The is significantly different a local virtual machine, of which the JVM is one: the code is still fundamentally being distributed to the client, which triggers the release clause in the original GPL. To the best of my knowledge, nobody has ever (successfully) claimed that executing JVM bytecode releases them from their obligations under the GPL.


What about GitHub Enterprise? Isn't that running it as a service, which happens to be located inside your machine?


That's a really good question!

Has anyone here used the self-hosted version of GitHub Enterprise? Did they really reimplement git?

Edit: Apparently GitHub uses https://libgit2.org/ which is "GPLv2 with a Linking Exception" (equivalent to LGPL)


My understanding of GHE is that it uses libgit2 internally, which in turn has a linking exception in its license (just like GCC and glibc). It’s unlikely that they’re violating GPL in that particular way.


GitHub Enterprise is proprietary software. To the best of my (external observer's) knowledge, it has no GPL code in it.
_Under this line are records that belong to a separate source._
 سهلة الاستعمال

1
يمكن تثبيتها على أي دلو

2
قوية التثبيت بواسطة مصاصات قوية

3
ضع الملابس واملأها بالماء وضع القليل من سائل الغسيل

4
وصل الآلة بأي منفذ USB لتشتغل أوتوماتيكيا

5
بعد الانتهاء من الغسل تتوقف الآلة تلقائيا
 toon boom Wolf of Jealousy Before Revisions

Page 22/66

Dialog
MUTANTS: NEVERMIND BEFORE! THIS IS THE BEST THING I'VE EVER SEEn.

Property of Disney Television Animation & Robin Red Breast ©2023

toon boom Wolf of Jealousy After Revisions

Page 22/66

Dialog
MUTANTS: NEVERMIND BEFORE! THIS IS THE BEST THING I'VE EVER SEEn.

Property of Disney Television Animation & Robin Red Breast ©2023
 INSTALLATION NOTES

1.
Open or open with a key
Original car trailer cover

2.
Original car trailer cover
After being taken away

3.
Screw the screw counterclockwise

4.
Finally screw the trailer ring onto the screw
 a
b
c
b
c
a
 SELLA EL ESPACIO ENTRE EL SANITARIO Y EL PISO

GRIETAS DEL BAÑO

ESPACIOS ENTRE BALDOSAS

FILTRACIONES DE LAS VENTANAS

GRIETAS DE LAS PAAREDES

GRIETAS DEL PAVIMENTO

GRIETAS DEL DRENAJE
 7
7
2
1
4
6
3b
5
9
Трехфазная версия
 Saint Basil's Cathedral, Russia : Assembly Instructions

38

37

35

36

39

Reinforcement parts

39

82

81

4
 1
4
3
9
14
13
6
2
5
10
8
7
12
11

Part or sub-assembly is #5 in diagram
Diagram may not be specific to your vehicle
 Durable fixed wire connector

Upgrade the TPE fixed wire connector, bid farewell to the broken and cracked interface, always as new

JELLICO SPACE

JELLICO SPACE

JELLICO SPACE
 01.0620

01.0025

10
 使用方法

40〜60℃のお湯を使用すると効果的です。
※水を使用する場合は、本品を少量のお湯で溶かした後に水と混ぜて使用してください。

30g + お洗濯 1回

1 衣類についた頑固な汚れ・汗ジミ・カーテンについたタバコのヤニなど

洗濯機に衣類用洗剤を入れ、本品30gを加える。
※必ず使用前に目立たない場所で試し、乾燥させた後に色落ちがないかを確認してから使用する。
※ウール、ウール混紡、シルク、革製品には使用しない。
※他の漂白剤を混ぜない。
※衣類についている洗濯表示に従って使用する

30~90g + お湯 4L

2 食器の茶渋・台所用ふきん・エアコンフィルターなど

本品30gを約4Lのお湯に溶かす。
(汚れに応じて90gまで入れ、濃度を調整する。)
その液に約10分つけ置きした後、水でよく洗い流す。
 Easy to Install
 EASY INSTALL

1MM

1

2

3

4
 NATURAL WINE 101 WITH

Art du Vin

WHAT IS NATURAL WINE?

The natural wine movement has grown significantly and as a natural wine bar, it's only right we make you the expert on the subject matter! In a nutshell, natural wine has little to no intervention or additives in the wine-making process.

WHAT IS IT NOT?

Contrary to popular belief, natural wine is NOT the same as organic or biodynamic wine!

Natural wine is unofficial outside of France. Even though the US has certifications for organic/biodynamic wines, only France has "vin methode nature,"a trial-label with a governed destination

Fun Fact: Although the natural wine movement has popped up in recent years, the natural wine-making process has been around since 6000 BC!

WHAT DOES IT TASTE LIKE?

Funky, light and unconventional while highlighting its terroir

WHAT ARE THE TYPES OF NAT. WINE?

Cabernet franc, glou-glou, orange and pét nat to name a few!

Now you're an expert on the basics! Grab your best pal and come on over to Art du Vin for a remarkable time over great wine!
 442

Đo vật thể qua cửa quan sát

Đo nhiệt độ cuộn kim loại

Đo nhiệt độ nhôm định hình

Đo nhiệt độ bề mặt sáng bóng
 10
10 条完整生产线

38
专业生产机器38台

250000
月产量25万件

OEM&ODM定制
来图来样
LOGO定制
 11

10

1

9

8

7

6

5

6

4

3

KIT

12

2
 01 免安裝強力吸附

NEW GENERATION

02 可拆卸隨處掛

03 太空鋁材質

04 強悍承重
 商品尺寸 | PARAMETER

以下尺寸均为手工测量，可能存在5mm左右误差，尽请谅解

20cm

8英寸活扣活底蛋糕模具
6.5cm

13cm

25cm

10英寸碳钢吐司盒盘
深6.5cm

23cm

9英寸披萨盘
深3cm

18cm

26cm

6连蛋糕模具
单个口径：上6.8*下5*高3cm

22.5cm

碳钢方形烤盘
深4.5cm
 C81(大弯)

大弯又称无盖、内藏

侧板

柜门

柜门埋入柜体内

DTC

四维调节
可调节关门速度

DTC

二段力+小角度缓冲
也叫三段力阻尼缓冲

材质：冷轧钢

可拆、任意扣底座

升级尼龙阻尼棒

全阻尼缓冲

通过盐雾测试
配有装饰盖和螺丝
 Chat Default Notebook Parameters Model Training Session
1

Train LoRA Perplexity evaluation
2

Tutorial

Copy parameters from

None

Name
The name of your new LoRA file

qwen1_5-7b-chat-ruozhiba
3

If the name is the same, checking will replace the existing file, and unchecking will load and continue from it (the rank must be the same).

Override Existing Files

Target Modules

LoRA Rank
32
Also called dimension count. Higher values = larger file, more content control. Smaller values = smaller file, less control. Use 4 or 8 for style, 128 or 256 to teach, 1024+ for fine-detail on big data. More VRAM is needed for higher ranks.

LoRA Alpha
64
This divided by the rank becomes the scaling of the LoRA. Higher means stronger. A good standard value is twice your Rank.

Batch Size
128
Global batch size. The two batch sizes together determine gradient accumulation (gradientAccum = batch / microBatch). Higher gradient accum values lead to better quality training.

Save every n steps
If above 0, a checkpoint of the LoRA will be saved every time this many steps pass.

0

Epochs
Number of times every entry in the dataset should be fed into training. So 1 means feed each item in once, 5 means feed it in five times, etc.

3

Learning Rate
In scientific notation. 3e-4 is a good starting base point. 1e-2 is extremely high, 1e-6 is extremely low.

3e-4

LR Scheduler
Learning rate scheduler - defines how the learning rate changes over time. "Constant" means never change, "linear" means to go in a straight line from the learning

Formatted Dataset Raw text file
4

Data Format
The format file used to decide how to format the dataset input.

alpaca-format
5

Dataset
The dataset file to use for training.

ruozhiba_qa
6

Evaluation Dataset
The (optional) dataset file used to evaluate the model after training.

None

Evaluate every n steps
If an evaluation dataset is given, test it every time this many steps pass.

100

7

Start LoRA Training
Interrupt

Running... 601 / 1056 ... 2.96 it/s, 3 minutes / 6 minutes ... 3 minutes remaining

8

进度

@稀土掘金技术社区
If it does, then that's probably a licensing violation, but IANAL.


As I (not a lawyer) understand it, the spectrum here is tight/loose binding on a conceptual level, rather than the specific technology used to achieve it.

The static/dynamic linking concern seems like a red herring, as it reflects a specific technological instance of such a distinction, but in architectures that do linking differently than traditional Unix systems, it makes less and less sense.


Meh, you don't need any special features to use LGPL libs. As long as the user can recompile and swap out that library with their new version, you're done. This either means dynamic linking the library or making object files for your proprietary code available so that the user can link it.

Oh and this will never work for GPL.